Dr. Jean-Paul Mukebayi, who led the Tshikapa unit, barely got three hours of sleep a night for four months straight. “Each time a patient walked out, it felt like winning the World Cup,” he told Juba Global News Network. “But every death, I took personally.”
Pastor Emmanuel Tshibuabua, from the Church of Christ in Congo, led his village’s first safe burial—after losing his nephew. “We used to hide bodies,” he admitted. “But this time, we said: if we bury him safely, we’re protecting the living. This time, faith and science walked hand in hand.”
Lingering Shadows
Of course, declaring victory doesn’t mean everything’s fixed. The outbreak threw the spotlight on some stubborn gaps:
- Kasai’s roads are still terrible—some samples took 14 hours by motorbike over muddy trails.
- Rumors on WhatsApp and Facebook, honestly, traveled faster than the virus in those early days.
- Money moved slowly: by September, WHO’s $18 million funding appeal was still only 61% filled.
Still, changes are already in motion. The government’s planning a permanent “Ebola Rapid Response Academy” in Kananga to train 500 health workers a year. Merck’s agreed to pre-position 50,000 extra Ervebo doses in Goma and Kinshasa.
A Message to the World
At the victory ceremony, President Félix Tshisekedi—who’d visited Tshikapa twice during the crisis—spoke with a blend of pride and realism: “Today we celebrate, but tomorrow we prepare. Ebola will return—it always hides in our forests. But it’ll never catch us sleeping again.”

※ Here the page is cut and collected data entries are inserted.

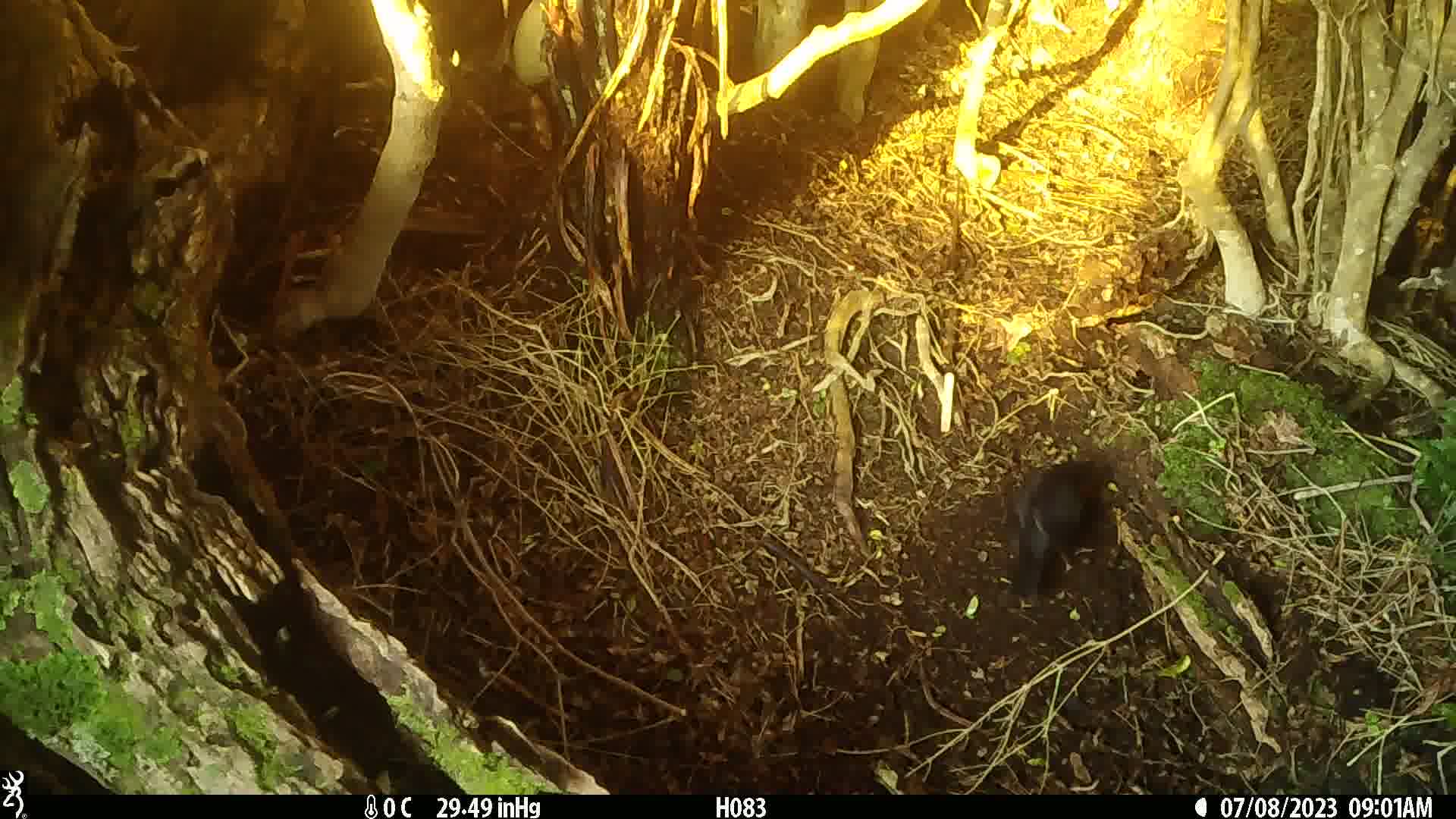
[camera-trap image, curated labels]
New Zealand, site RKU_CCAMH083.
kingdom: Animalia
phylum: Chordata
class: Aves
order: Passeriformes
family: Turdidae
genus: Turdus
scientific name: Turdus merula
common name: eurasian blackbird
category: blackbird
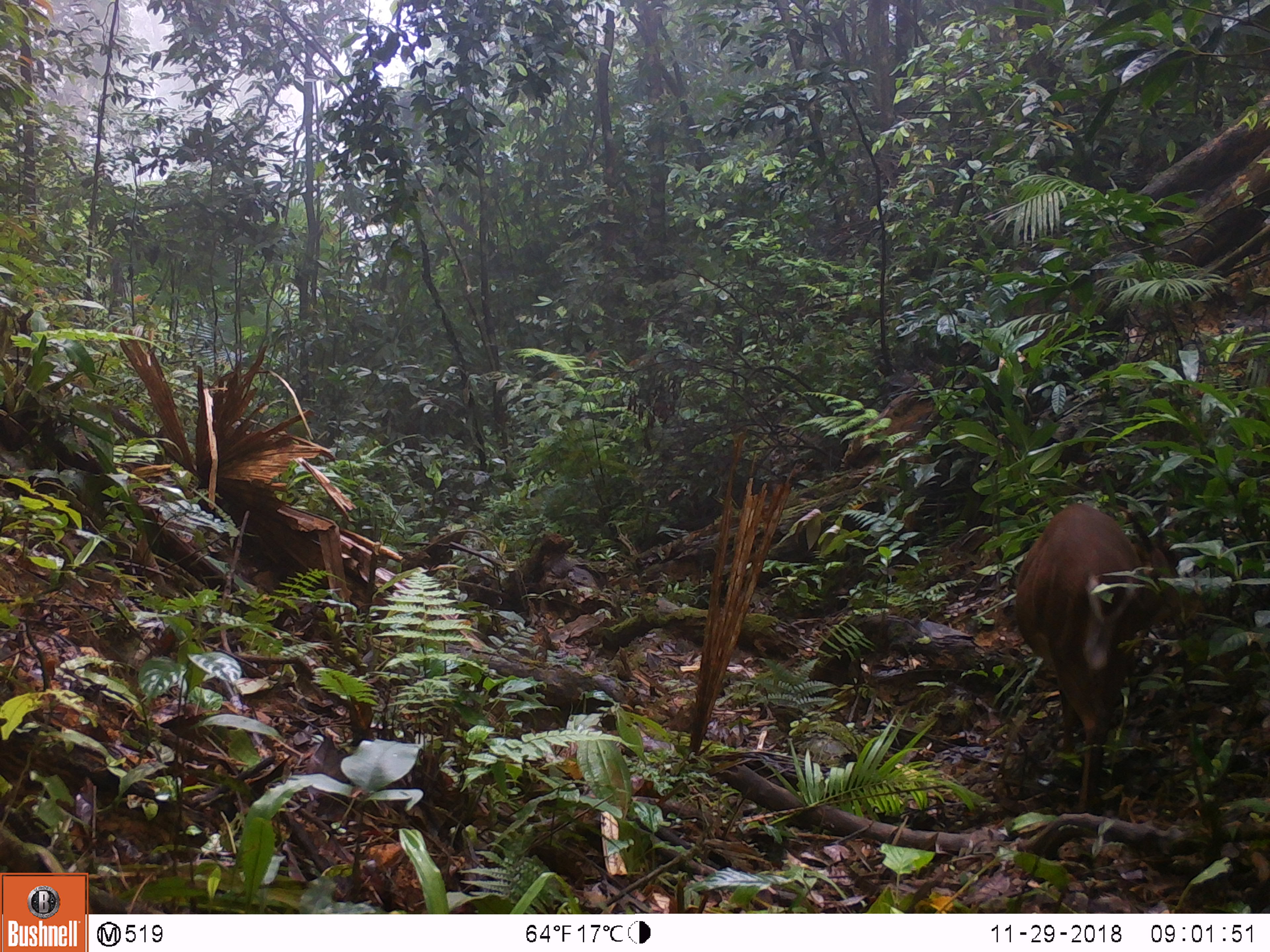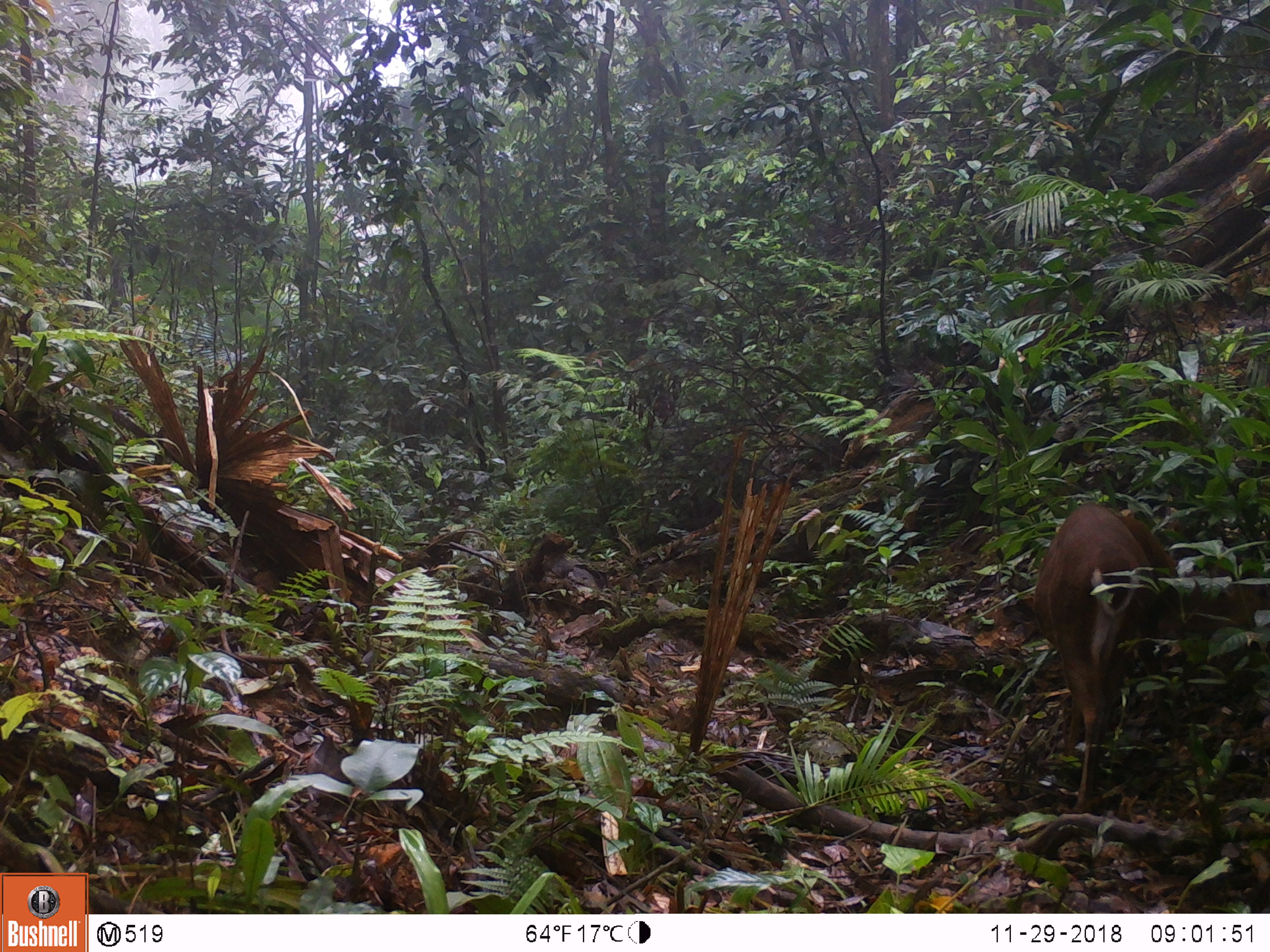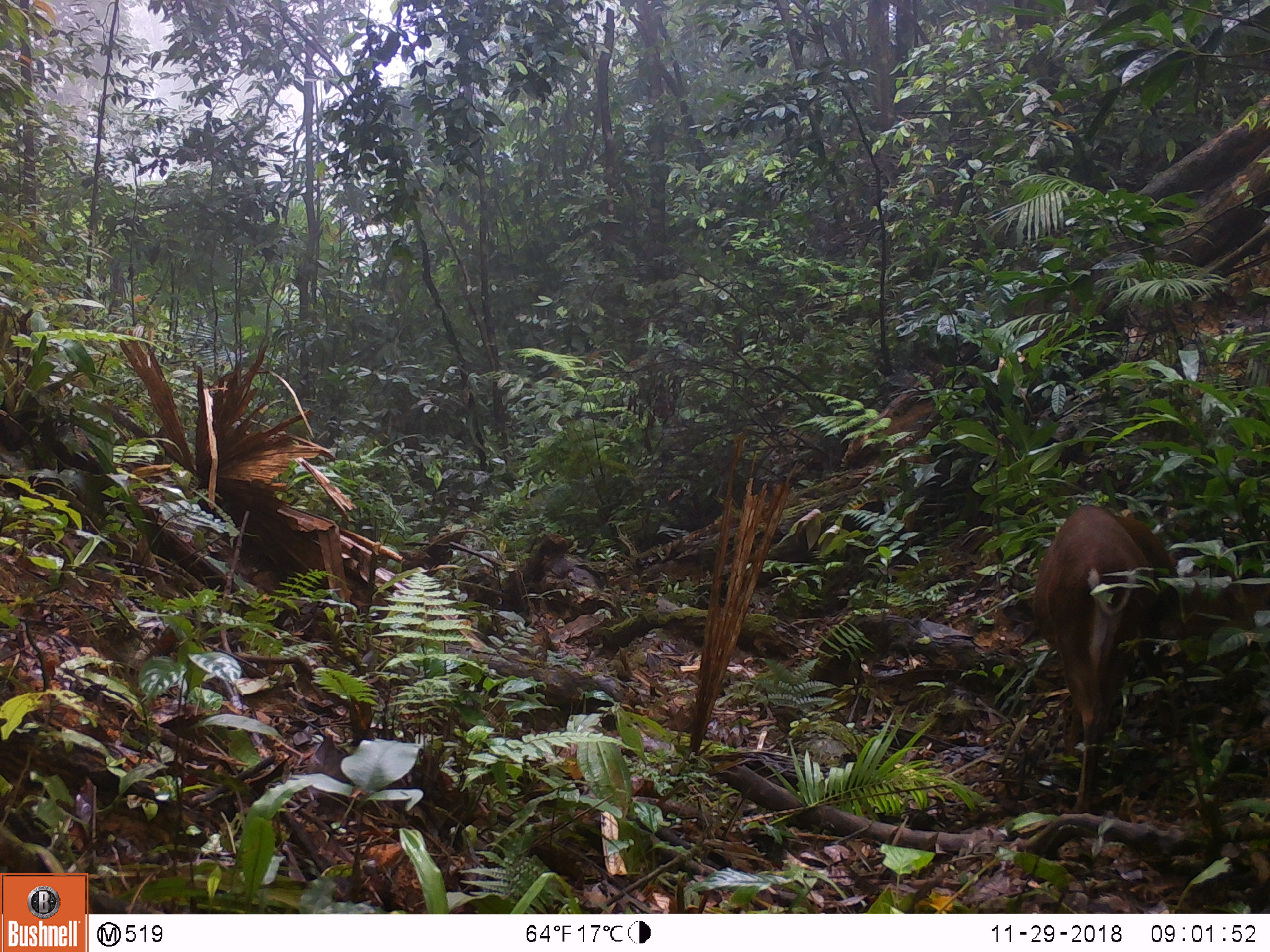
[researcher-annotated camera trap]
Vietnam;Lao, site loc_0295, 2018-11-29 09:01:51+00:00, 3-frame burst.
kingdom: Animalia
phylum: Chordata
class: Mammalia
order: Artiodactyla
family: Cervidae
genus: Muntiacus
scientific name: Muntiacus vuquangensis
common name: large-antlered muntjac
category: large antlered muntjac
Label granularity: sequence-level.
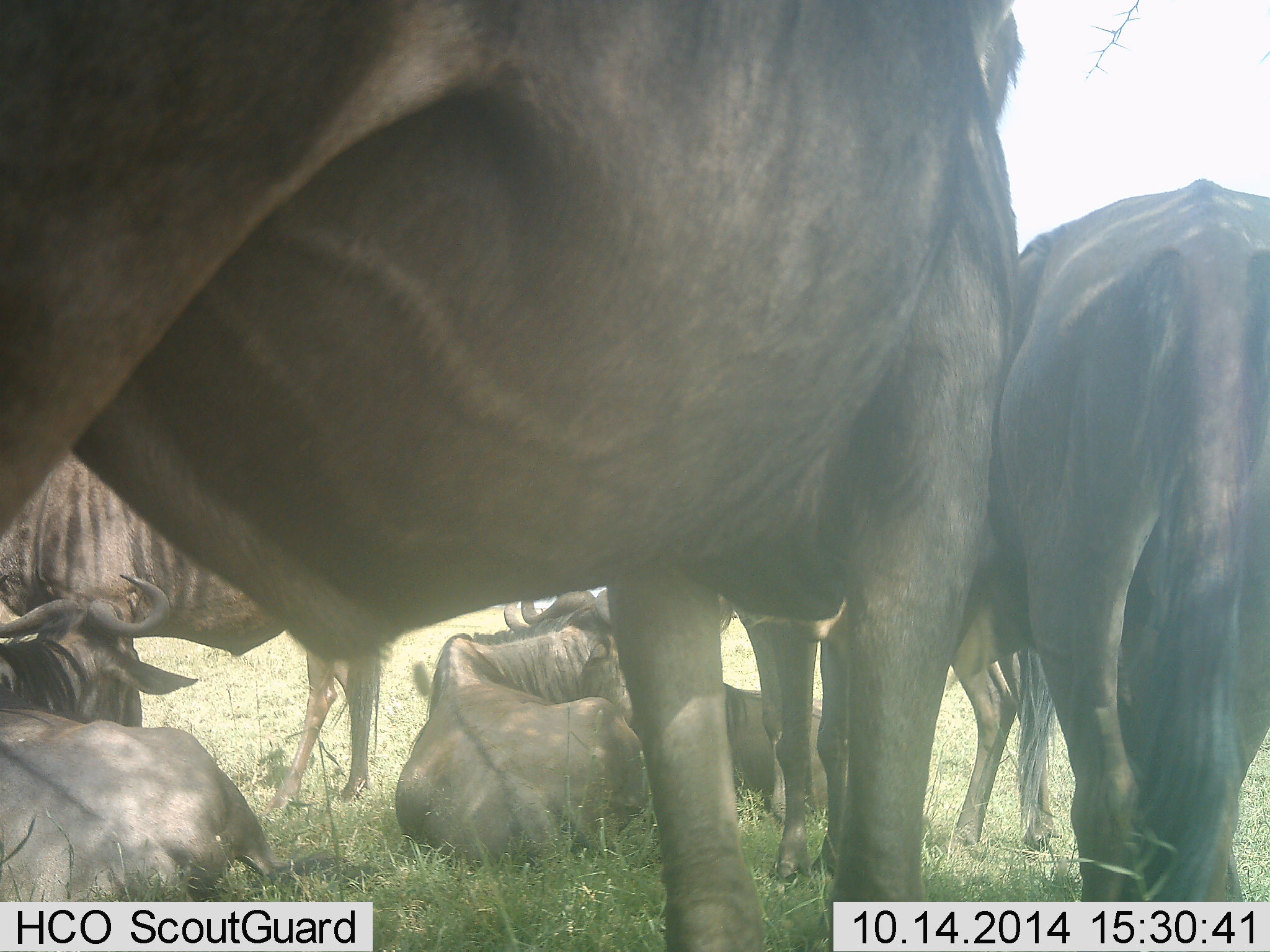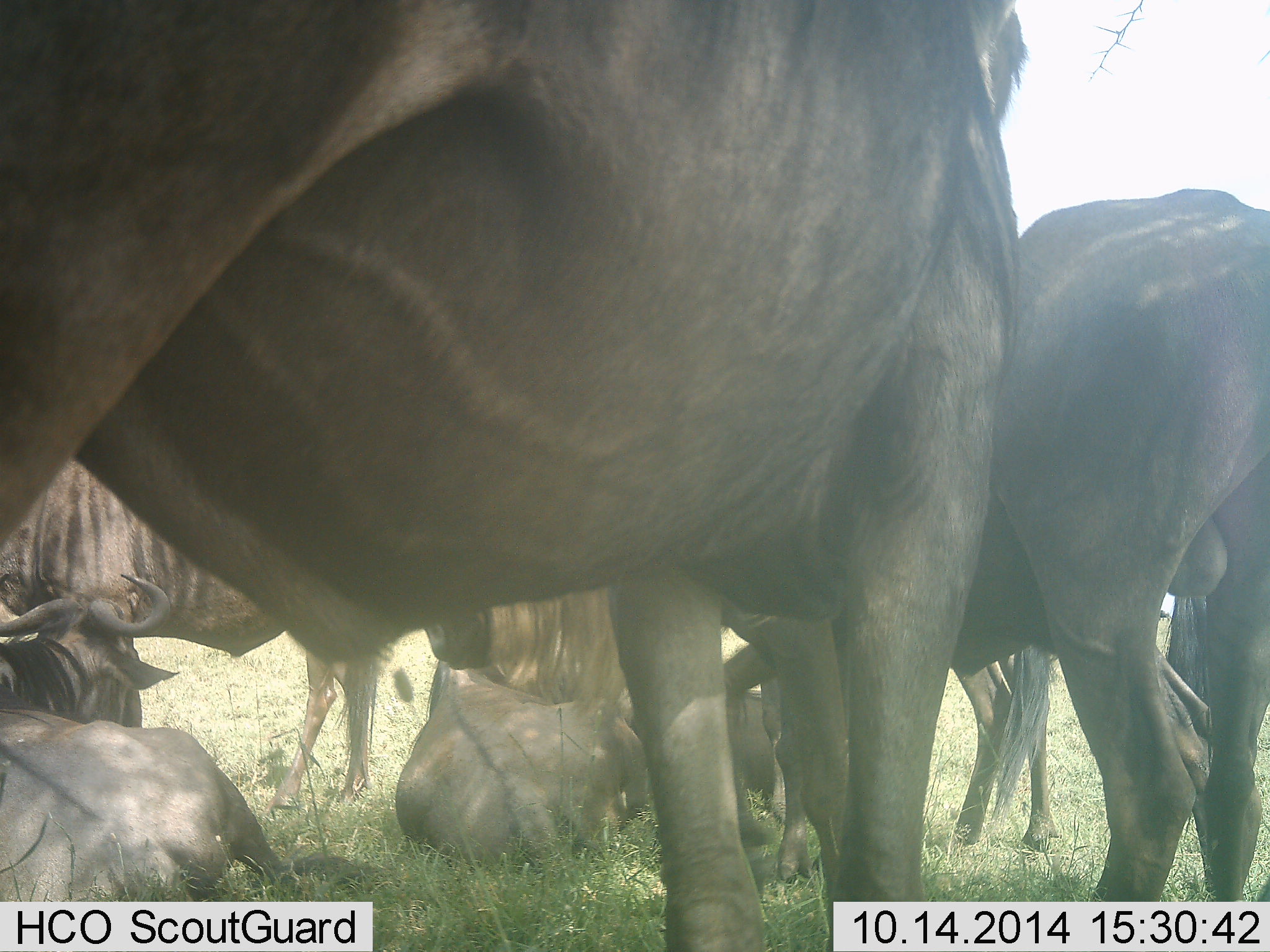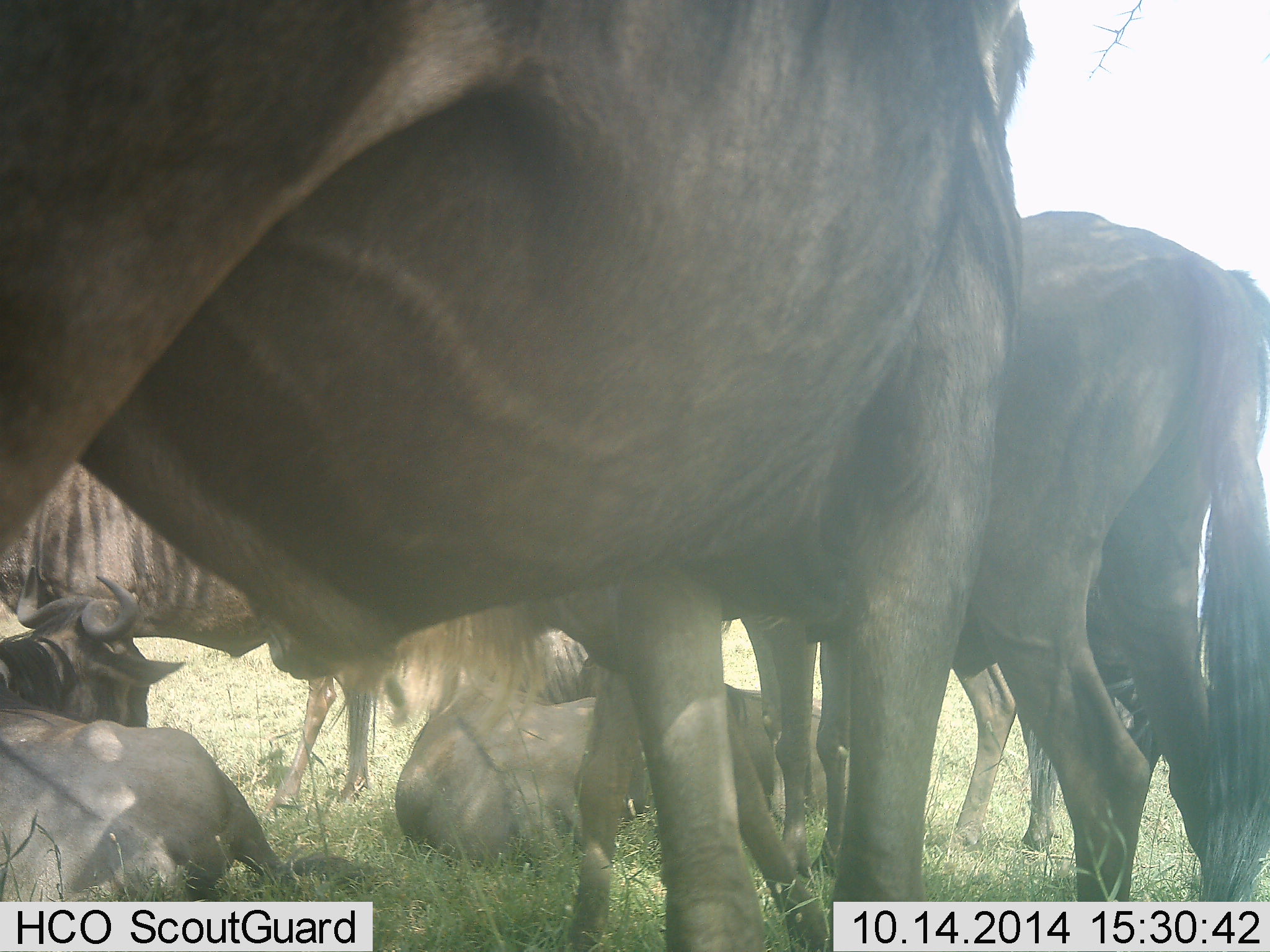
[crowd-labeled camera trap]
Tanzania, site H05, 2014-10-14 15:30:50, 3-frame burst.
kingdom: Animalia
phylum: Chordata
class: Mammalia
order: Artiodactyla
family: Bovidae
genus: Connochaetes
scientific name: Connochaetes taurinus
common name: blue wildebeest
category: wildebeest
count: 7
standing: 90%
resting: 100%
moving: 10%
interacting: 20%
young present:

For Kasai’s people, the end of the outbreak means schoolyards buzzing with kids, markets bustling again, and funerals ringing with music instead of heavy silence. For the world’s health community, the 2025 Kasai outbreak is now the new gold standard: living proof that even in one of the world’s toughest spots, Ebola can be cornered—not through luck, but through preparation, community respect, and the sheer refusal to lose another generation to something we can actually prevent.
And as Chance Mulanga shyly waved at the cameras that day, wearing her bright yellow “Ebola Survivor” T-shirt, she ended up sending the strongest message of all: “I’m not afraid anymore. Ebola lost.” This time, the Democratic Republic of the Congo made sure the whole world believed her.